* [Consegne]
1 – Nel brano sui fattori terapeutici in psicoanalisi, che cosa individua Strachey nel 1933 come importante fattore terapeutico?
2 – Elenca tutte le persone chiamate per nome nel brano sui fattori terapeutici in psicoanalisi.
3 – Riprendi il brano sui fattori terapeutici in psicoanalisi e continualo dopo l'ultima frase.

══ Brano ══

L'articolo è strutturato in maniera estremamente semplice e chiara, e il suo pregio consiste nel fare una carrellata sulle ultime scoperte riguardanti un uso scientifico dell'ipnosi come terapia, specie riguardo le neoplasie e la terapia del dolore, alla luce delle recenti acquisizioni in neurofisiologia.
L'autore fa in chiusura un cenno sbrigativo alla questione dei fattori terapeutici, il che invece, secondo me, è questione di fondo, anche, e forse soprattutto, con riferimento alla rimessa in moto dell'affettività. Il discorso relativo ai fattori terapeutici è lungo e complesso, e percorre l'intera storia della psicoanalisi, e non è così nebuloso come l'accenno dell'autore sembra voler dire.

Ora una brevissima sintesi storica (per una review del dibattito sui fattori curativi in psicoanalisi, vedi anche un lavoro di Migone del 1989, ripreso nel cap. 6 del suo libro del 1995 Terapia psicoanalitica):

Nel 1933 Strachey individua nell'interpretazione "mutativa" un importante fattore terapeutico, volto a staccare il transfert dal rapporto reale, aprendo una breccia nel circolo vizioso nevrotico.
Nei 1935 Binswanger parla della relazione di fiducia tra terapeuta e paziente.
L'anno dopo, Glover (1936) sottolinea l'azione umana nel transfert, in particolare l'atteggiamento inconscio dell'analista. 
Lo stesso anno, al Congresso di Marienbad, Sterba (1936) parla di introiezione dell'Io del terapeuta da parte del paziente. 
L'anno dopo, Strachey (1937) indica il punto focale dell'analisi: l'interpretazione di traslazione.
Nel 1946, Alexander parla di "esperienza emozionale correttiva".

═══
══ Dati estratti ══

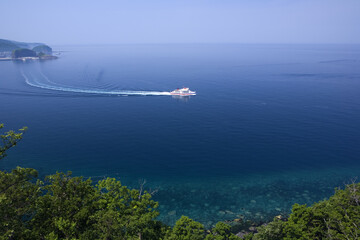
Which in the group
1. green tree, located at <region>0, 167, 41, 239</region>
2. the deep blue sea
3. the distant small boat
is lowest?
the deep blue sea

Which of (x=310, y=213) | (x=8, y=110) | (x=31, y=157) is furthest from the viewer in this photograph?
(x=8, y=110)

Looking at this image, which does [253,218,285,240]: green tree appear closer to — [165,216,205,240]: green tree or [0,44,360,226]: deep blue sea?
[165,216,205,240]: green tree

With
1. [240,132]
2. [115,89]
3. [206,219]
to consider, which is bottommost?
[206,219]

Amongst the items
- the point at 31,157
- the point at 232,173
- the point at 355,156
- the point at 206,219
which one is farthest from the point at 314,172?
the point at 31,157

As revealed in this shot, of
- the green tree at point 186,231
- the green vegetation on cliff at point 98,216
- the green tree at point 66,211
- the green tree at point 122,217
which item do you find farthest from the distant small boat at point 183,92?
the green tree at point 66,211

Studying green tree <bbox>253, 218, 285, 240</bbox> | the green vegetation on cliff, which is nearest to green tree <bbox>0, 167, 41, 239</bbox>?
the green vegetation on cliff

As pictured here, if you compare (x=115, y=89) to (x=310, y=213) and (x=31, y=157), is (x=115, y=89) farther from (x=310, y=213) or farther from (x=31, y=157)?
(x=310, y=213)

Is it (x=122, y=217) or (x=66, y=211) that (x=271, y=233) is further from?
(x=66, y=211)

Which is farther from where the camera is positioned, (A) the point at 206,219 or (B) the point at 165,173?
(B) the point at 165,173
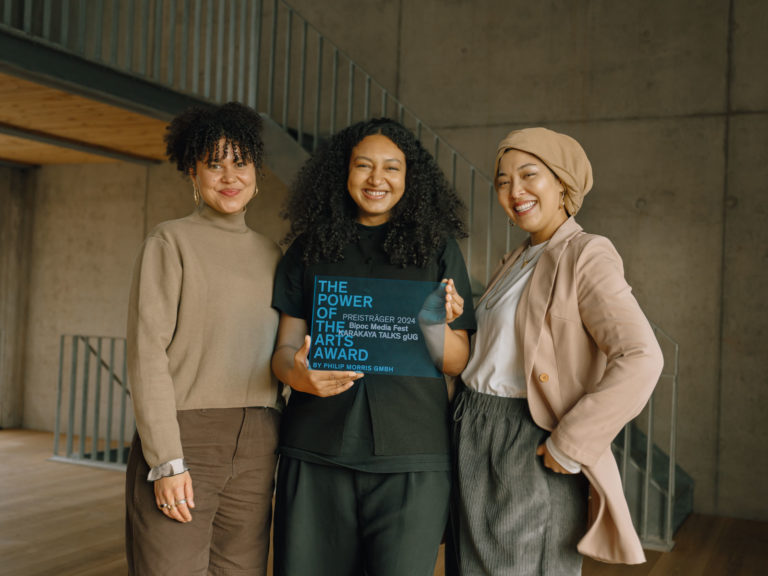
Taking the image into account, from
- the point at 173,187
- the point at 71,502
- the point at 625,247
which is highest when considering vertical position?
the point at 173,187

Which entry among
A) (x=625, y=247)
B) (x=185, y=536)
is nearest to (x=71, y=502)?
(x=185, y=536)

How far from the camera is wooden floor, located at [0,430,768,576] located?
384 cm

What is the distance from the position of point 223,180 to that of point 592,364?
1.06 meters

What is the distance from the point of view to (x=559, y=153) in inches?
70.5

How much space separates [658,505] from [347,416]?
3635mm

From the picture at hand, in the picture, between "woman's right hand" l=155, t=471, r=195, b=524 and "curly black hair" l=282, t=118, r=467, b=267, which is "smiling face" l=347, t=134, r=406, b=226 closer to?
"curly black hair" l=282, t=118, r=467, b=267

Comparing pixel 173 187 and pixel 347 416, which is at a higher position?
pixel 173 187

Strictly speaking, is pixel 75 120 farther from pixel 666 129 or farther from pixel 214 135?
pixel 666 129

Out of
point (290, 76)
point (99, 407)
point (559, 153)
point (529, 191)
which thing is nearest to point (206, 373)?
point (529, 191)

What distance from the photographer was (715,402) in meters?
5.24

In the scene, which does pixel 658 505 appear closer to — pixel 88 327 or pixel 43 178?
pixel 88 327

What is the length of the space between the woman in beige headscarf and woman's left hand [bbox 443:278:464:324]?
180 mm

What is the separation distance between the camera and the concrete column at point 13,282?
26.2ft

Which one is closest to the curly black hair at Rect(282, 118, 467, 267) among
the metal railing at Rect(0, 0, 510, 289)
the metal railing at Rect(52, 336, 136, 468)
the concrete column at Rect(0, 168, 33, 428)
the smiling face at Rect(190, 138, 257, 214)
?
the smiling face at Rect(190, 138, 257, 214)
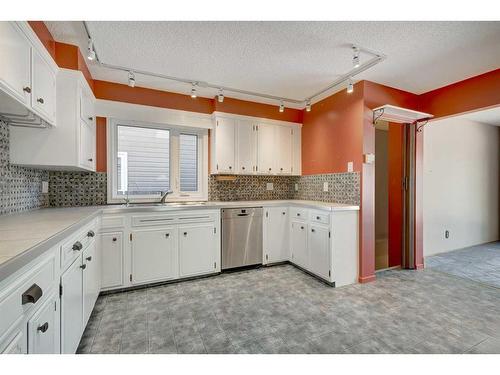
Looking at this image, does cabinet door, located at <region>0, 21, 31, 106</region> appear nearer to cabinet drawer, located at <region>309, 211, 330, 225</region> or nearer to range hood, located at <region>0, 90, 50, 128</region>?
range hood, located at <region>0, 90, 50, 128</region>

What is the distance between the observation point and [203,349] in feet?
5.42

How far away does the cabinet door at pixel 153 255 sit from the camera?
8.43ft

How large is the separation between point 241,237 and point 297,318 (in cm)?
134

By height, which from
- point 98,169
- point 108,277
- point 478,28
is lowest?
point 108,277

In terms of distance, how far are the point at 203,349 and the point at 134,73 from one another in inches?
114

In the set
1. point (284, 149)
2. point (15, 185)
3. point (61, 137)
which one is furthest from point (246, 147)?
point (15, 185)

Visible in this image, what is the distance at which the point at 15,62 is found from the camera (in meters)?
1.42

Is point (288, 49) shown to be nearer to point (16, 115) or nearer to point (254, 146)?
point (254, 146)

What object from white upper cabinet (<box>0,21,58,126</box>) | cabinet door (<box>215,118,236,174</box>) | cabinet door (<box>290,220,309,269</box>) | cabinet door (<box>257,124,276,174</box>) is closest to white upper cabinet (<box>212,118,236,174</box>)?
cabinet door (<box>215,118,236,174</box>)

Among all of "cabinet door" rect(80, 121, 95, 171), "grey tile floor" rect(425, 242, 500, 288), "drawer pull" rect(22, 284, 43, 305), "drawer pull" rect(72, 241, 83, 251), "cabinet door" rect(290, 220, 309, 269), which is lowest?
"grey tile floor" rect(425, 242, 500, 288)

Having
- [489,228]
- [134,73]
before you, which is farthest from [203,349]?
[489,228]

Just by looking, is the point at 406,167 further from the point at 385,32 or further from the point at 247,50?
the point at 247,50

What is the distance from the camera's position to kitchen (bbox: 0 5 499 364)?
60.0 inches

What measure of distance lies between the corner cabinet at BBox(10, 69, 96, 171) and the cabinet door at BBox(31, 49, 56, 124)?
0.29 feet
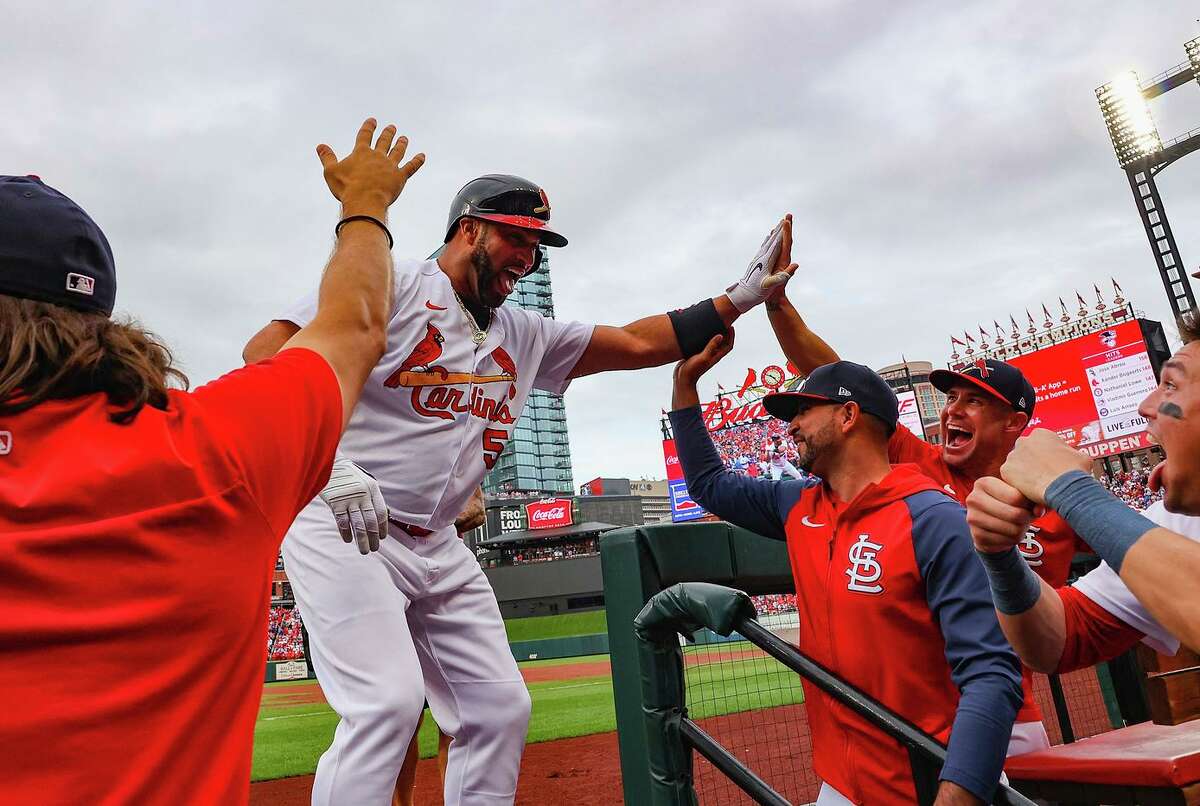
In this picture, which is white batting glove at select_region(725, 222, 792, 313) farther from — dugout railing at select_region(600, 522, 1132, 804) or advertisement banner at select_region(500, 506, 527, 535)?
advertisement banner at select_region(500, 506, 527, 535)

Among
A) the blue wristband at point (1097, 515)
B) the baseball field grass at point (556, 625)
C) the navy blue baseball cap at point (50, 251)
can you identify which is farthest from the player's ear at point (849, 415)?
the baseball field grass at point (556, 625)

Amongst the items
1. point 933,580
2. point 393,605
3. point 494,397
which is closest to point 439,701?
point 393,605

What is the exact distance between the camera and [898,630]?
2.26 metres

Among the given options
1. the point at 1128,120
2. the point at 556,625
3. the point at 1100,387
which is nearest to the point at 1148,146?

═══

* [Soluzioni]
1 – L'interpretazione "mutativa".

2 – Migone, Strachey, Binswanger, Glover, Sterba, Alexander.

3 –
Nello stesso anno, Loewenstein (1946) esprime i suoi dubbi sul fatto che qualcuno abbia potuto concludere con successo l'analisi senza aver offerto qualcosa di più delle semplici interpretazioni. 
Loewald nel 1960 parla dell'importanza della relazione, in particolare dell'atteggiamento reale e profondo del terapeuta, catalizzatore di tutti i fattori terapeutici. 
Gitelson, nel 1962, al Congresso di Edimburgo, sottolinea la situazione "diatrofica" delle condizioni del trattamento. 
Nel 1965, Nacht afferma che il fattore decisivo è l'atteggiamento profondo dell'analista.
Nel 1984, Kohut pone come fattore terapeutico l'empatia. In questo articolo, sembra che si tratti di rimettere in moto un'affettività specifica, recuperando, come dice Fred Frankel, "i ricordi, specialmente quelli di natura traumatica, [che] possono essere recuperati più accuratamente quando l'affetto che caratterizza lo stato in cui il ricordo viene richiamato è congruente (simile) a quello dello stato nel quale il materiale era stato appreso" (p. 113 dell'articolo di Efficace).

Personalmente, non ritengo che questo sia il punto di demarcazione, che va invece individuato, a mio parere, nella continuità relazionale tra terapeuta e paziente, alla luce di un costante processo interpretativo.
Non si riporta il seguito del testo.